I'm fairly new to CFD's but have been (pt) trading shares and options for 10 years now. I'm also an old Sanford customer, and now Commsec. 

My options are basically commsec and Macquarie - the safest from going bust in a worst case scenario (IMHO). 

Can anyone share any opinions on the Macquarie or Commsec platform? Charting facilities? 

Also, and I know this if way off topic, but does CityIndex allow you to trade Aussie stocks/cfds?

Thanks in advance!


----------



## sam76 (27 April 2008)

PRIME has no charting facilities.


----------



## Billionaire (27 April 2008)

No Charting facilities... (hmph!)

I'll be trading at work, so I guess I'll be signing up with Commsec (at least for now)...

Thanks


----------



## Tukker (12 October 2011)

Is perhaps this thread worthy of an update?  

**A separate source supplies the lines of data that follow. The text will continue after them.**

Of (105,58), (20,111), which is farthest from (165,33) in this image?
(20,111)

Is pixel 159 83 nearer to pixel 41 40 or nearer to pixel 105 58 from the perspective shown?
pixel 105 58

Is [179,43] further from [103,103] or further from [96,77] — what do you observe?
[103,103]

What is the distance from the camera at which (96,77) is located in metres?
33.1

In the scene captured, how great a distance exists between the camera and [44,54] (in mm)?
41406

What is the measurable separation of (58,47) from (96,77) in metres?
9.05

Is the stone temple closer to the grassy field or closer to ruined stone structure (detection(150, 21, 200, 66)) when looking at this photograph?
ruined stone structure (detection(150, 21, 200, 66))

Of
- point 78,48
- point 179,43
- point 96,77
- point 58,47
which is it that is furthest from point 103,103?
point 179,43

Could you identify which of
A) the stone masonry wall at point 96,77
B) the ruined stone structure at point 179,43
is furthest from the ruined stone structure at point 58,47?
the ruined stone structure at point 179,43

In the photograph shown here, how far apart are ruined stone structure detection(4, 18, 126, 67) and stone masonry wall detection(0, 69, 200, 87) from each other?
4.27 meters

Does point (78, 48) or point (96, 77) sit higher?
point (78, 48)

What say our experienced ones?  I am looking to make a dabble in cfds and think Macquarie has what im looking for.

Regulation, service, value.

- 500+ ASX listed securities 
- Direct market price
- Minimum of $10 then from 0.06% to 0.16%(of Contract value)depending on turnover. (little pricey) 
- Stand alone - web browser 
- with GSL - from 1% - without GSL - from 5%
- +/- 2.5% RBA overnight cash rate
- standard stop loss - free. GSL - price quoted at time of order, from 0.20% 
- Bank account security for your funds

Any other ideas to be shared?


----------



## LostMyShirt (16 October 2011)

I did ve Maq Prime a call the other day as on an old thread somewher, _Nomore4s_ mentioned he had achieved some satisfaction with them. They do require 5K minimum balance, and am unaware of their platform.

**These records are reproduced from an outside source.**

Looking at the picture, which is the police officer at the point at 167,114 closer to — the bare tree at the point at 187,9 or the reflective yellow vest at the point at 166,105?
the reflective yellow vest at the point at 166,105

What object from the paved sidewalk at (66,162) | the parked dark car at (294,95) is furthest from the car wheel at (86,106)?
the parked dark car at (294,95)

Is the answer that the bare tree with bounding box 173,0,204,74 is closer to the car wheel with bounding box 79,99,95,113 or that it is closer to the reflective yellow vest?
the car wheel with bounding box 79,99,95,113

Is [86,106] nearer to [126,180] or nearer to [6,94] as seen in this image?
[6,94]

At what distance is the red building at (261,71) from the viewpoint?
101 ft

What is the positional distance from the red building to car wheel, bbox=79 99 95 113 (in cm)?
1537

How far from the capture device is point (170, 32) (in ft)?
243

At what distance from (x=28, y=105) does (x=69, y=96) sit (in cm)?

If it is true they have no charting facility, it would be worth going with one that does, and also offers DMA, for an extra broker charge.

IG Markets is going to be my provider for DMA's. Their charges are fair, the charting is sub-par, but it works and can always be checked on another website for comparison.

I do realize that your thread was not asking about IG, but since I am an account holder I just thought it would be benificial to mention. I will also say that their DMA-CFD range, I believe, is not equal the the amount that Maq prime boasts. I think so, I don't know - haven't done a comparison.


----------